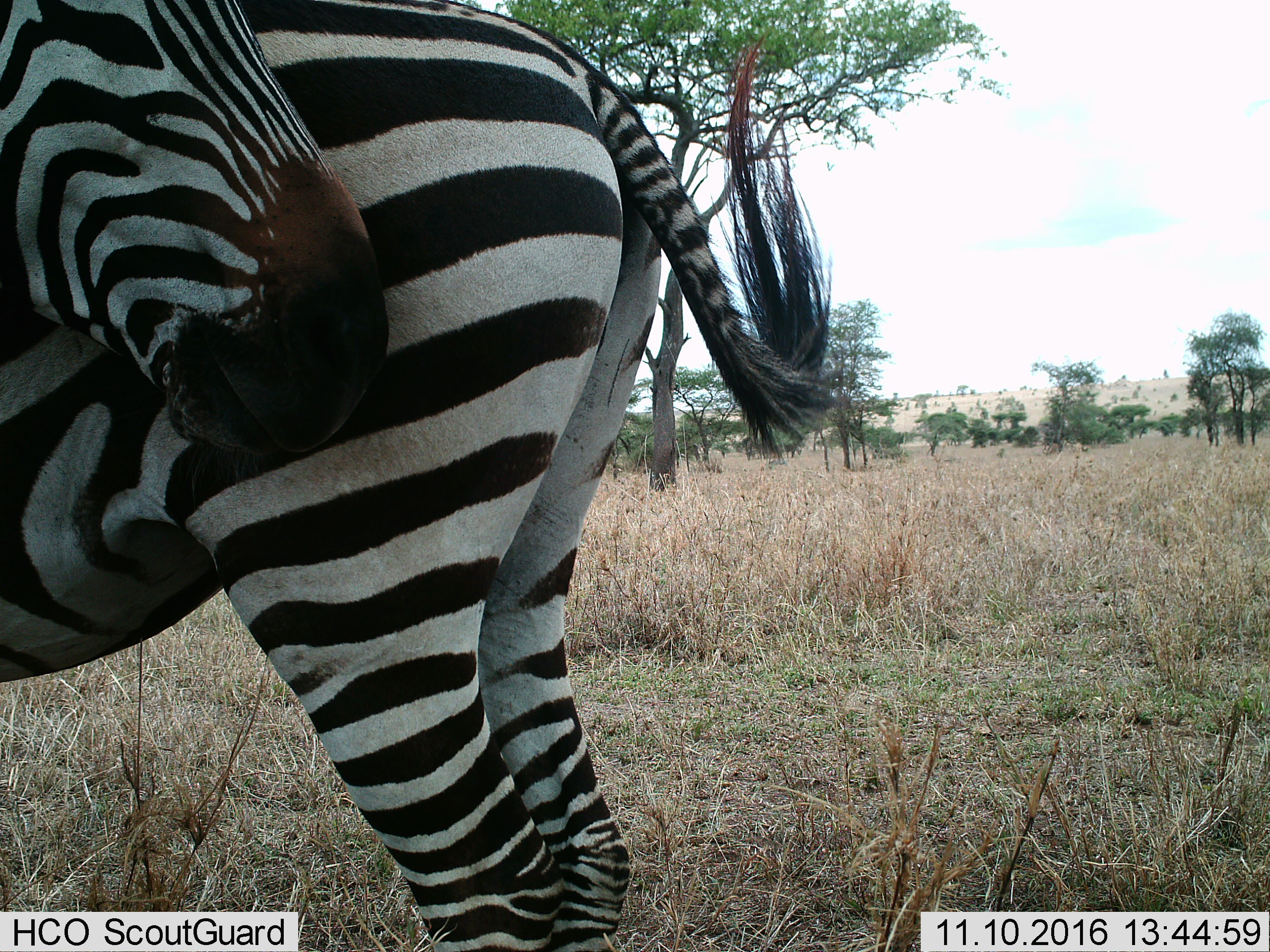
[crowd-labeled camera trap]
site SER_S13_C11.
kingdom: Animalia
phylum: Chordata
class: Mammalia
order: Perissodactyla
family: Equidae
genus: Equus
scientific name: Equus quagga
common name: plains zebra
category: zebraplains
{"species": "zebraplains (plains zebra) (Equus quagga)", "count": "1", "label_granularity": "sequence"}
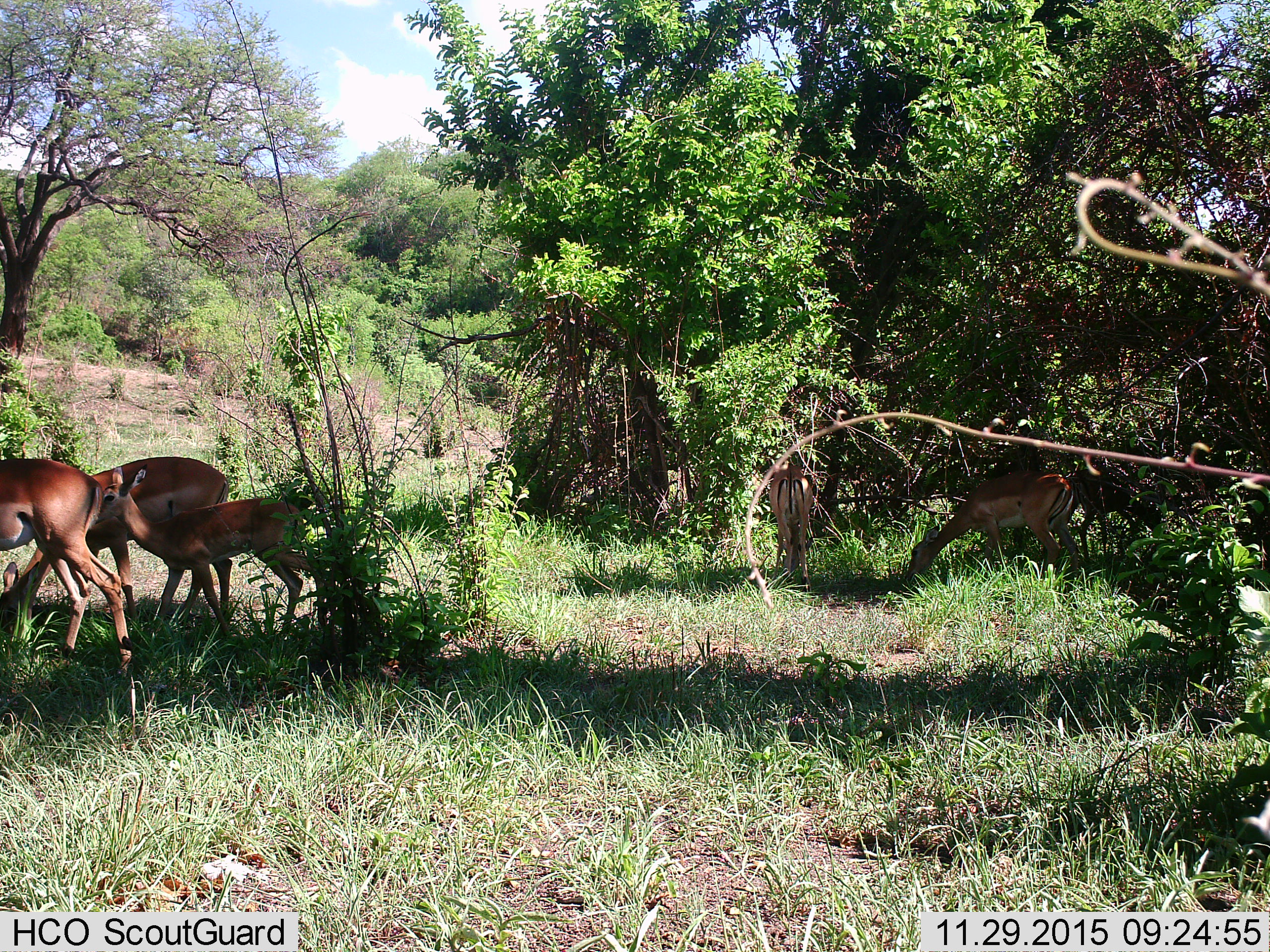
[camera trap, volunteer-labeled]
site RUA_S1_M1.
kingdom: Animalia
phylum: Chordata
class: Mammalia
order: Artiodactyla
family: Bovidae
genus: Aepyceros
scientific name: Aepyceros melampus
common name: impala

################

▶ **Required work**: State the number of lines in the records that hold the string "zebraplains", and add nothing.

▶ **Exercise output**: 2